Finding trail covers: near-optimal decompositions of graph states as linear fusion networks

TL;DR

This paper addresses the challenge of optimizing quantum graph state constructions by developing heuristics for near-optimal trail covers, reducing fusion operations in photonic measurement-based quantum computing.

Contribution

It introduces new graph-theoretic problems related to quantum state construction, proves their NP-hardness, and offers heuristic algorithms and rewrite strategies for efficient quantum compilation.

Findings

Heuristic algorithms effectively find trail covers in complex graphs.

Reduction of the problem to the traveling salesman problem enables practical solutions.

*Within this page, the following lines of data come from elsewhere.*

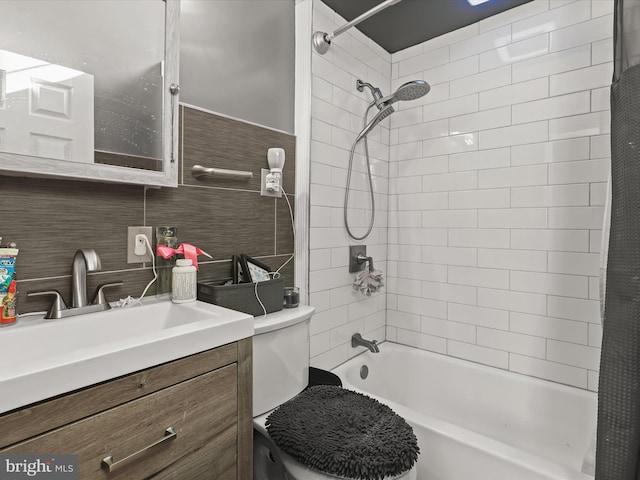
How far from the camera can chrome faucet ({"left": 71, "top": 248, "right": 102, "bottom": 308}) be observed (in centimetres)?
97

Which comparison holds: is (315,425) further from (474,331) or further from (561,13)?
(561,13)

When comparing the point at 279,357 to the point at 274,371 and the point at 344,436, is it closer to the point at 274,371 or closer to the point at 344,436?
the point at 274,371

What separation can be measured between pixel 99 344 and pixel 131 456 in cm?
33

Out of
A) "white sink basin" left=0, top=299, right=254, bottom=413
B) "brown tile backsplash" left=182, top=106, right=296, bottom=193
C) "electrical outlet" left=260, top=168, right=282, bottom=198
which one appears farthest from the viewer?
"electrical outlet" left=260, top=168, right=282, bottom=198

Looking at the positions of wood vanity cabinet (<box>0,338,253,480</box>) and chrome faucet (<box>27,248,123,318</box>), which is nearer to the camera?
wood vanity cabinet (<box>0,338,253,480</box>)

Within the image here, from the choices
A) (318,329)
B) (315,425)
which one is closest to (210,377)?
(315,425)

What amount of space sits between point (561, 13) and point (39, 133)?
2184mm

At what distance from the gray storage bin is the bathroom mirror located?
394 mm

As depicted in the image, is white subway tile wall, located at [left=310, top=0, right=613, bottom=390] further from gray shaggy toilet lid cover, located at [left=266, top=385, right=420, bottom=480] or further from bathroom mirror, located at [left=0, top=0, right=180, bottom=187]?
bathroom mirror, located at [left=0, top=0, right=180, bottom=187]

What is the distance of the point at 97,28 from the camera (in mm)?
1041

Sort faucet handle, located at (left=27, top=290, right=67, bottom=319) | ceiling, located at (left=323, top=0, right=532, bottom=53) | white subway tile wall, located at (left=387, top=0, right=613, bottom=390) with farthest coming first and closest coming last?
ceiling, located at (left=323, top=0, right=532, bottom=53) < white subway tile wall, located at (left=387, top=0, right=613, bottom=390) < faucet handle, located at (left=27, top=290, right=67, bottom=319)

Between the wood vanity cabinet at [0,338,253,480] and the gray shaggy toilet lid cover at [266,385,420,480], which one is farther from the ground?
the wood vanity cabinet at [0,338,253,480]

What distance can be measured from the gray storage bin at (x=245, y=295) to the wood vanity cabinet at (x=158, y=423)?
0.27 metres

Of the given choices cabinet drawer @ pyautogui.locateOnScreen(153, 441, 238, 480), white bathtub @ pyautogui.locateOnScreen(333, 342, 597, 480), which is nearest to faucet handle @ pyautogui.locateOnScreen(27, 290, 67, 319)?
cabinet drawer @ pyautogui.locateOnScreen(153, 441, 238, 480)
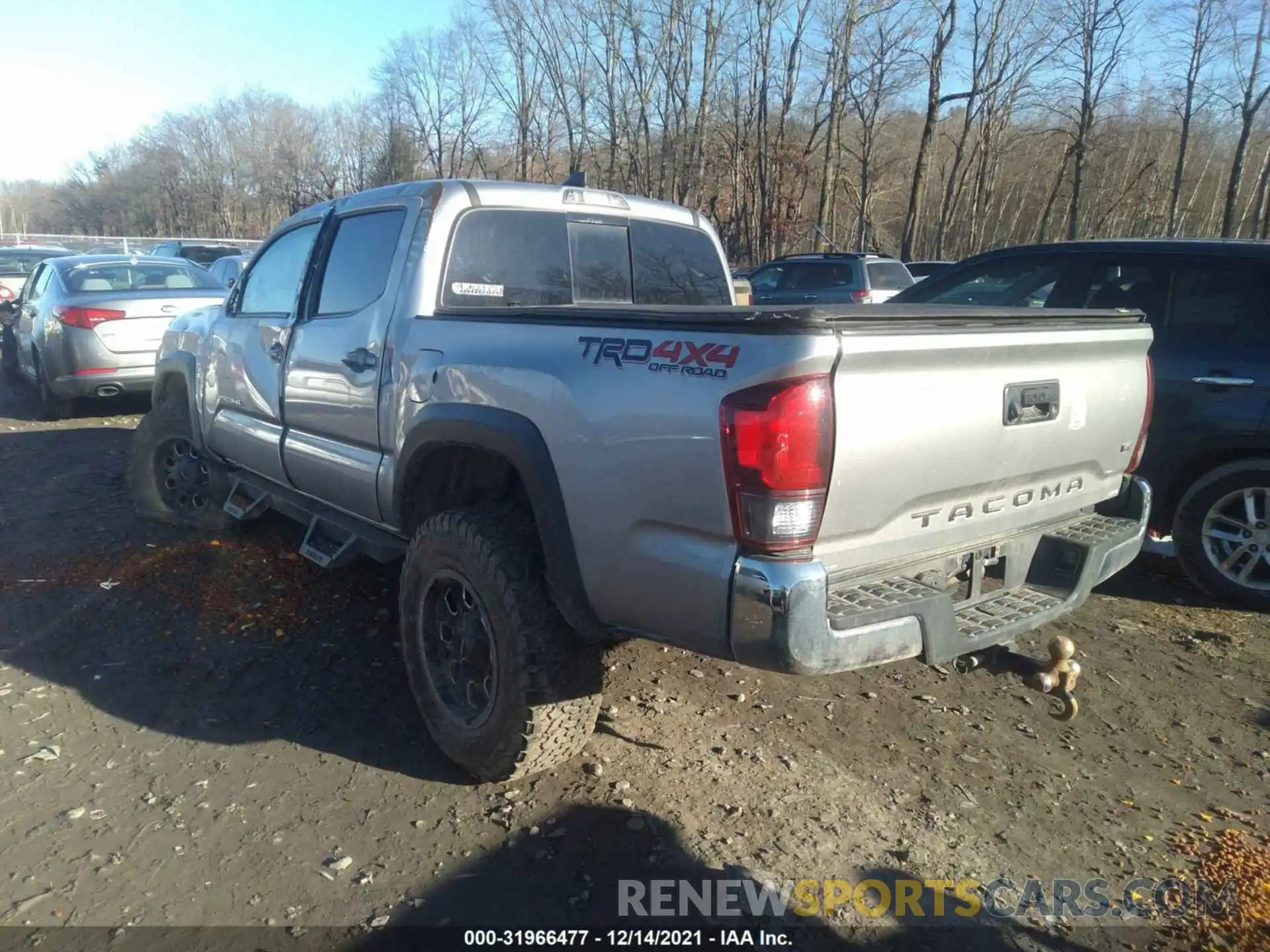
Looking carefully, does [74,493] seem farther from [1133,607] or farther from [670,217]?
[1133,607]

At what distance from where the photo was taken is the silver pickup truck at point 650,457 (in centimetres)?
228

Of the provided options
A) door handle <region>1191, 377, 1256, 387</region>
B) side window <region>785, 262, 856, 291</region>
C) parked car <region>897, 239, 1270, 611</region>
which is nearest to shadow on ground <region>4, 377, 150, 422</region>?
side window <region>785, 262, 856, 291</region>

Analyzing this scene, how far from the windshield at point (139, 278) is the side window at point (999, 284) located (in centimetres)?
770

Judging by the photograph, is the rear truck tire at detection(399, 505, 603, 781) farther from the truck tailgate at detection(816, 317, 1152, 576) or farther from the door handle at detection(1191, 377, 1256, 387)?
the door handle at detection(1191, 377, 1256, 387)

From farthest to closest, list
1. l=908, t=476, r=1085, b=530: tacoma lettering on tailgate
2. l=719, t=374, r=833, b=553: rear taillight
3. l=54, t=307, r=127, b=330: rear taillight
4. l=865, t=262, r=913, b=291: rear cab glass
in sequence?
l=865, t=262, r=913, b=291: rear cab glass, l=54, t=307, r=127, b=330: rear taillight, l=908, t=476, r=1085, b=530: tacoma lettering on tailgate, l=719, t=374, r=833, b=553: rear taillight

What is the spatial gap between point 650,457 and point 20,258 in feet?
59.5

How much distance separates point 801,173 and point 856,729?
32.2 metres

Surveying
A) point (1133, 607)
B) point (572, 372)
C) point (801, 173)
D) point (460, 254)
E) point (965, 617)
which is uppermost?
point (801, 173)

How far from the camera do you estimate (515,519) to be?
307 cm

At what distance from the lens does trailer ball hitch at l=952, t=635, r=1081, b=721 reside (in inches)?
104

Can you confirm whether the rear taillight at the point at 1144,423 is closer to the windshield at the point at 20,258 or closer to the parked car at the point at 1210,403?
the parked car at the point at 1210,403

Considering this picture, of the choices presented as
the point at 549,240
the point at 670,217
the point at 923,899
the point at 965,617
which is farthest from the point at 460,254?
the point at 923,899

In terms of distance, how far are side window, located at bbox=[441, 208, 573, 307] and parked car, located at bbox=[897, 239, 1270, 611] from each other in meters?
3.27

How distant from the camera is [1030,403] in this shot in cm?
277
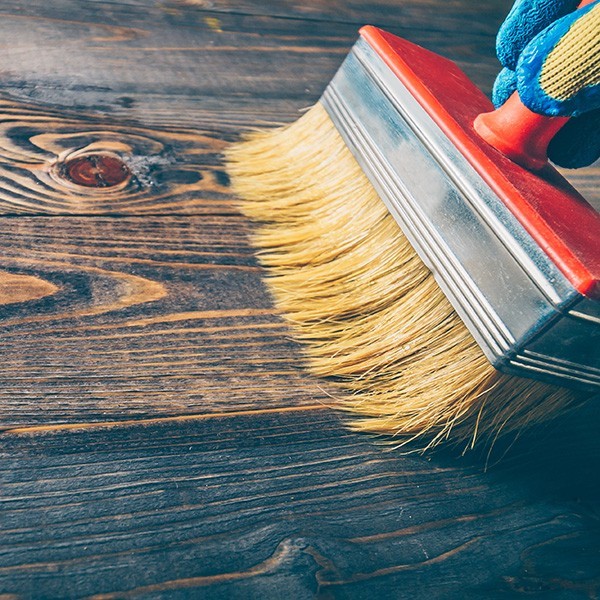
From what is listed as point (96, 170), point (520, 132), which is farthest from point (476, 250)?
point (96, 170)

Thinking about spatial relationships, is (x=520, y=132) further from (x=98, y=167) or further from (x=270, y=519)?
(x=98, y=167)

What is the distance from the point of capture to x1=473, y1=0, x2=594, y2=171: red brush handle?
3.21 feet

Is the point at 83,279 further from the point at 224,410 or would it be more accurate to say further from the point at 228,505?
the point at 228,505

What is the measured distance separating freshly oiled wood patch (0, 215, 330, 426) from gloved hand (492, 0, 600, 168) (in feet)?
1.53

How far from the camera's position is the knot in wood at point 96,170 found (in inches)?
49.3

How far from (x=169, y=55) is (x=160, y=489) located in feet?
3.53

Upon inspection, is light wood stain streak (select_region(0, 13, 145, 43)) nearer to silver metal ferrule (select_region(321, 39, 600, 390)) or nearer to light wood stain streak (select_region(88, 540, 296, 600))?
silver metal ferrule (select_region(321, 39, 600, 390))

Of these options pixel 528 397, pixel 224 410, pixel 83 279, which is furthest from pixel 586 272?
pixel 83 279

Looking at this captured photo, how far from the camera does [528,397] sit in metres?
1.00

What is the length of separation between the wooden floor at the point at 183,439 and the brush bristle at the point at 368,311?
41 mm

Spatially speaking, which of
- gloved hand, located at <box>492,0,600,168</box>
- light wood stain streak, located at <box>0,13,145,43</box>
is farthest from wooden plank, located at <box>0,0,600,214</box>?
gloved hand, located at <box>492,0,600,168</box>

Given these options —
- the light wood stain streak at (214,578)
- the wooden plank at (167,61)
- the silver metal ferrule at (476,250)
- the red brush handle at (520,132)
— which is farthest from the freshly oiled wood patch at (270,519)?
the wooden plank at (167,61)

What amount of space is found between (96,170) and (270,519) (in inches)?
28.0

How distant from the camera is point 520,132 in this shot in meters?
1.00
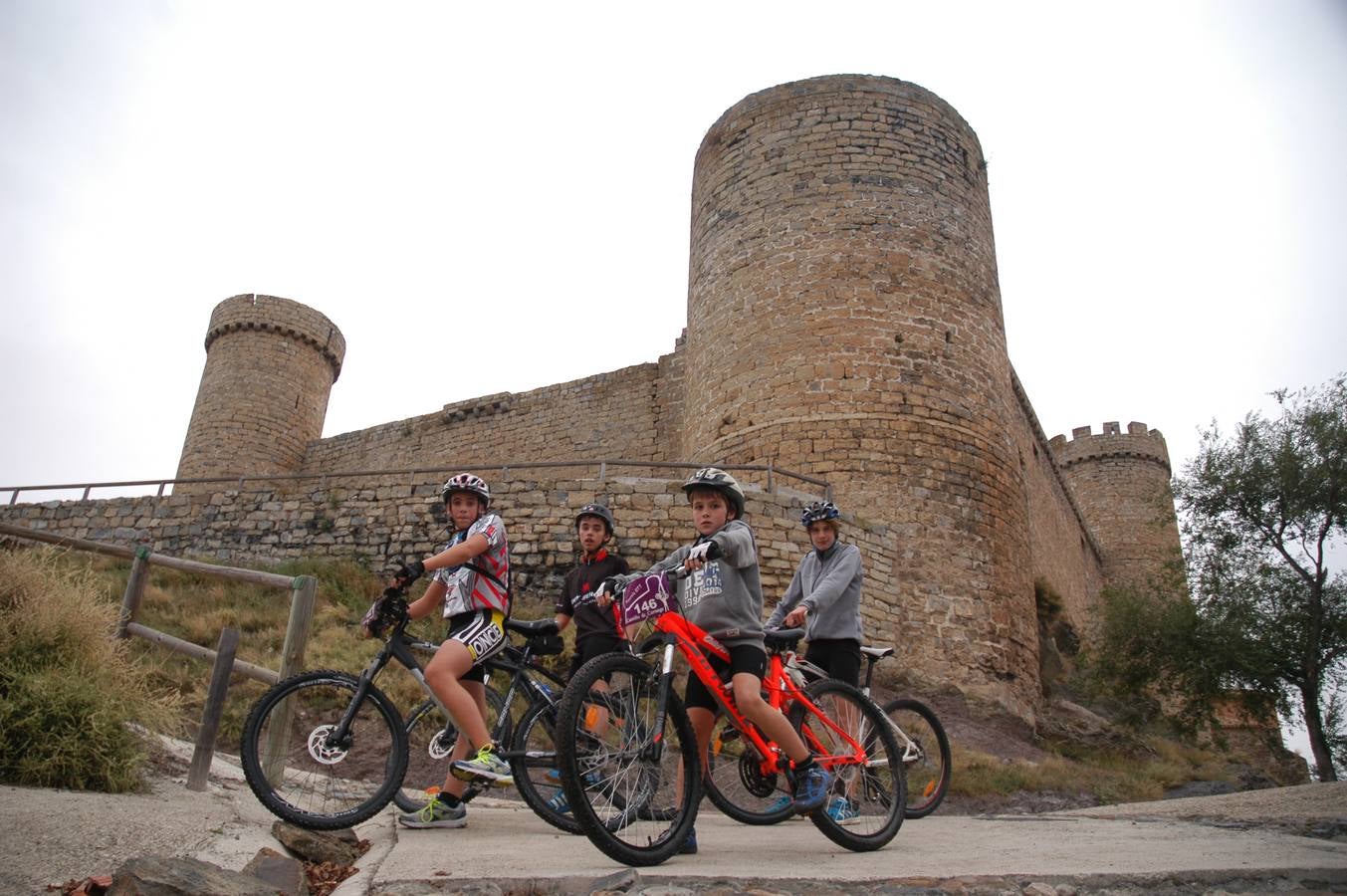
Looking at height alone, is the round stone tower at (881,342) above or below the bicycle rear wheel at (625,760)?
above

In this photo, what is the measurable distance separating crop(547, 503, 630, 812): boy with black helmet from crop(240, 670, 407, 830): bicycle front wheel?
118 centimetres

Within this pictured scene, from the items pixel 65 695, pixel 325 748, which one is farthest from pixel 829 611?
pixel 65 695

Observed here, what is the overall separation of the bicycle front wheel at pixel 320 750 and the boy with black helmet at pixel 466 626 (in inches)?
10.7

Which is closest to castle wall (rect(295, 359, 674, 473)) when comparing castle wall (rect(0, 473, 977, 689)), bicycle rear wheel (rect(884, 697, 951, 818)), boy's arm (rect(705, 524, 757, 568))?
castle wall (rect(0, 473, 977, 689))

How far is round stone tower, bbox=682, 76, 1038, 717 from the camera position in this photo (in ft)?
37.3

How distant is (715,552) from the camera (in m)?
4.00

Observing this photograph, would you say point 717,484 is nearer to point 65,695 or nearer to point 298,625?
point 298,625

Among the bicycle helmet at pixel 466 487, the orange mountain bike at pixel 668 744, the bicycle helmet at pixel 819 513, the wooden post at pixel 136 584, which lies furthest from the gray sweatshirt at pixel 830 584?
the wooden post at pixel 136 584

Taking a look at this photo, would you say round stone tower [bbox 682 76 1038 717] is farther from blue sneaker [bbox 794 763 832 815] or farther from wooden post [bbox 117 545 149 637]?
wooden post [bbox 117 545 149 637]

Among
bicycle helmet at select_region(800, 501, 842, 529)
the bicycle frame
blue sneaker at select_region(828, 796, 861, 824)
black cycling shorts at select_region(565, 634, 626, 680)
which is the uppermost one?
bicycle helmet at select_region(800, 501, 842, 529)

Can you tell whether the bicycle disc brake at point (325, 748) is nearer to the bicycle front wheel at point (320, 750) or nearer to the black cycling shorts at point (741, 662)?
the bicycle front wheel at point (320, 750)

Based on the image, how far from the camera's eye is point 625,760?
11.9ft

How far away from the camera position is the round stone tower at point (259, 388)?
23281 millimetres

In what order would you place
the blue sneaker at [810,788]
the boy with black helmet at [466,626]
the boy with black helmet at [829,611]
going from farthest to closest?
the boy with black helmet at [829,611], the boy with black helmet at [466,626], the blue sneaker at [810,788]
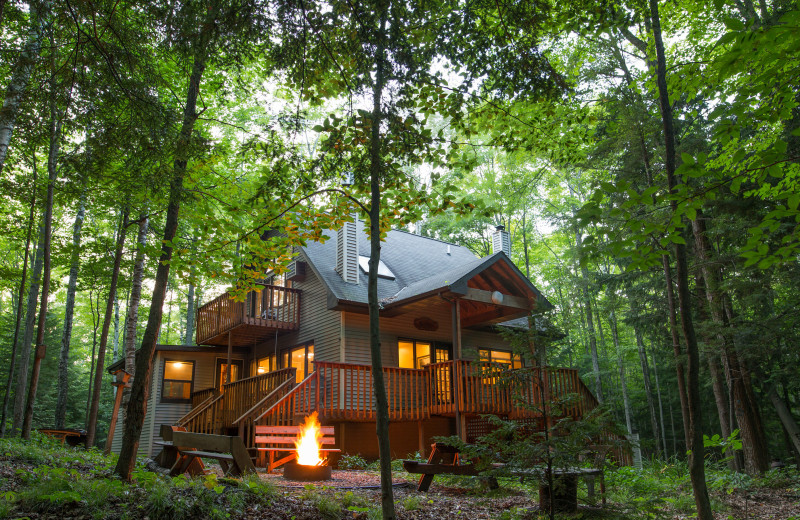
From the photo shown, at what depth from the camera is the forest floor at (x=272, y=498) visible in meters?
4.23

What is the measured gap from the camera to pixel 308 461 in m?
8.34

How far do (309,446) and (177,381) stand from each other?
10.5 metres

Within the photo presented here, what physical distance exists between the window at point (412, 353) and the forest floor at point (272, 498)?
7.06 m

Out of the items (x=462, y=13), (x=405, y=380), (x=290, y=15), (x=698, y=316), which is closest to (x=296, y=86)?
(x=290, y=15)

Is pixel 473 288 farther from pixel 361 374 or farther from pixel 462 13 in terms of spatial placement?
pixel 462 13

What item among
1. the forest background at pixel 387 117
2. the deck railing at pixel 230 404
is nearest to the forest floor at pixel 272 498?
the forest background at pixel 387 117

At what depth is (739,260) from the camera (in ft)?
31.9

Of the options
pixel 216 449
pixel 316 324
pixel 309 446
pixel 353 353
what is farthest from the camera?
pixel 316 324

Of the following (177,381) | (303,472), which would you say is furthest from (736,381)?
(177,381)

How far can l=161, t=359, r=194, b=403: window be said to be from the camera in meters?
17.1

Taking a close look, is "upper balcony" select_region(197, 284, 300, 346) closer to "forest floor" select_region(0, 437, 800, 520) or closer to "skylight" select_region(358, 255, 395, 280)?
"skylight" select_region(358, 255, 395, 280)

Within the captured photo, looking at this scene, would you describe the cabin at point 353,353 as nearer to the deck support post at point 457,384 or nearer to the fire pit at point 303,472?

Benchmarks demonstrate improved fusion efficiency in quantum circuit compilation.

Abstract

Quantum compilation requires the development of new algorithms that optimise the cost of implementing quantum computations on physical hardware. Often this gives rise to problems which are asymptotically hard to solve classically, and for which heuristics and reductions to known problems are of great practical use. In this paper, we study three graph-theoretic problems which can be seen as generalisations of the Eulerian and Hamiltonian path problems. These arise in photonic implementations of measurement-based quantum computing, where graph states are constructed by fusing bounded-length linear resource states. Since the fusion operation succeeds with probability smaller than one, we wish to minimise the number of fusions required to build a particular graph state and this corresponds to finding a minimal path or trail cover of the graph. We show that these covering problems are NP-hard in most cases and give heuristic algorithms for finding trail covers in graphs including a reduction to the travelling salesman problem. We propose new rewrite strategies for graph states that reduce the number of fusions required to build a given graph. Finally, we apply these algorithms to the compilation of photonic fusion networks and provide a series of benchmarks showing the performance of our algorithms on common error-correcting codes and circuits from the QASMBench set.